* EXTRACT PROVIDED
Studying Peripheral Artery Disease Treatment With High-Resolution, Massively Parallel CFD Simulations

Peripheral arterial disease (PAD) refers to the impairment of blood flow to the peripheral arteries due to atherosclerosis. Clinicians rely on experience and established guidelines to develop treatment plans for patients undergoing revascularization because of the risk of limb loss. However, there has yet to be a consensus on the optimal treatment therapy. The ankle-brachial index (ABI) is a non-invasive, accurate method to assess the extent of PAD and response to therapy. Furthermore, endothelial shear stress (ESS) have been implicated in atherosclerotic pathologies. Hence, a patient-specific ESS and ABI pre- and post-intervention may provide insight into the mechanisms driving treatment outcomes for an individual patient. In this study, we develop a CFD framework, that utilizes 3D geometry of the major arteries generated from Computed Tomographic Angiography (CTA) of a cohort of patients, to compute patient-specific ABI and holistic ESS. The predictions from the framework were validated by comparing the computed and the measured relative ABI pre and post-intervention. The major traditional revascularization procedures were simulated to predict the patient-specific response. This work lays the critical foundation for a more evidence-based clinical decision-making.

* DATA SHOWN
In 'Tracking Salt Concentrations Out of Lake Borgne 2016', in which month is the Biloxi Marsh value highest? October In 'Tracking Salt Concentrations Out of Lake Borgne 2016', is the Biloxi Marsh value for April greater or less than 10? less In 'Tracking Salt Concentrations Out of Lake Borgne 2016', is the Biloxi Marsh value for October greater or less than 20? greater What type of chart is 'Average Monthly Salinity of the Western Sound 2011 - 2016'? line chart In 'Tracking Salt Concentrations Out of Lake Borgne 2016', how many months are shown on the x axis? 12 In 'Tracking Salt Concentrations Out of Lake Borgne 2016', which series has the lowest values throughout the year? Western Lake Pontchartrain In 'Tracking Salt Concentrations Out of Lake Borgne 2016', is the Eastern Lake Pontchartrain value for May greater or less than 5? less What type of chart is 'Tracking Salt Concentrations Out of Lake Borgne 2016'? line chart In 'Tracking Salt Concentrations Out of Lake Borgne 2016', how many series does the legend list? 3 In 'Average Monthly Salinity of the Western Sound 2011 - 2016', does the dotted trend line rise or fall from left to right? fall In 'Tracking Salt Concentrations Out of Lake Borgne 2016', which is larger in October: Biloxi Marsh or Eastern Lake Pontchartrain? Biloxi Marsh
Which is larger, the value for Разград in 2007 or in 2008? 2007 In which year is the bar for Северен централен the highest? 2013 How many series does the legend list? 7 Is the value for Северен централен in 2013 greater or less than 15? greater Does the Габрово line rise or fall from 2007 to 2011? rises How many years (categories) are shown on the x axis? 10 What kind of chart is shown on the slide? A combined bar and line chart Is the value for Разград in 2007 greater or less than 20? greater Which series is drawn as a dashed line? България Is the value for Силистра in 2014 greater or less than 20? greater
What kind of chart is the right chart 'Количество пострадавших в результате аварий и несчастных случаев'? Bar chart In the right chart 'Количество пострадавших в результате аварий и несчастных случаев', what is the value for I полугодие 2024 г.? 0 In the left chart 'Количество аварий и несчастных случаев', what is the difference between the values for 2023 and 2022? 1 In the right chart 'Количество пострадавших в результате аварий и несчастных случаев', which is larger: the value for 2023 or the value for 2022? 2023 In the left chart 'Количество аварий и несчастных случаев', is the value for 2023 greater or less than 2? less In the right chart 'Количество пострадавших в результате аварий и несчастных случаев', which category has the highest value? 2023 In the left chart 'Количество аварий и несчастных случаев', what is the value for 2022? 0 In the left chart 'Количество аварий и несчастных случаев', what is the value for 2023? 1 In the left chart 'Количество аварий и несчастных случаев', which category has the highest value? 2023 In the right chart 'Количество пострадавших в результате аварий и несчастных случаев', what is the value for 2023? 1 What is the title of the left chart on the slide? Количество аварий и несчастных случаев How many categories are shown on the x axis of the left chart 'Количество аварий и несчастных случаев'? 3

* EXERCISE SET
1: Please list every abbreviation that the peripheral artery disease abstract spells out in full, giving each with its expansion.
2: According to the peripheral artery disease abstract, how were the framework's predictions validated?

* ANSWER LIST
1:
PAD: peripheral arterial disease
ABI: ankle-brachial index
ESS: endothelial shear stress
CTA: Computed Tomographic Angiography

2: They were validated by comparing the computed and the measured relative ABI before and after intervention.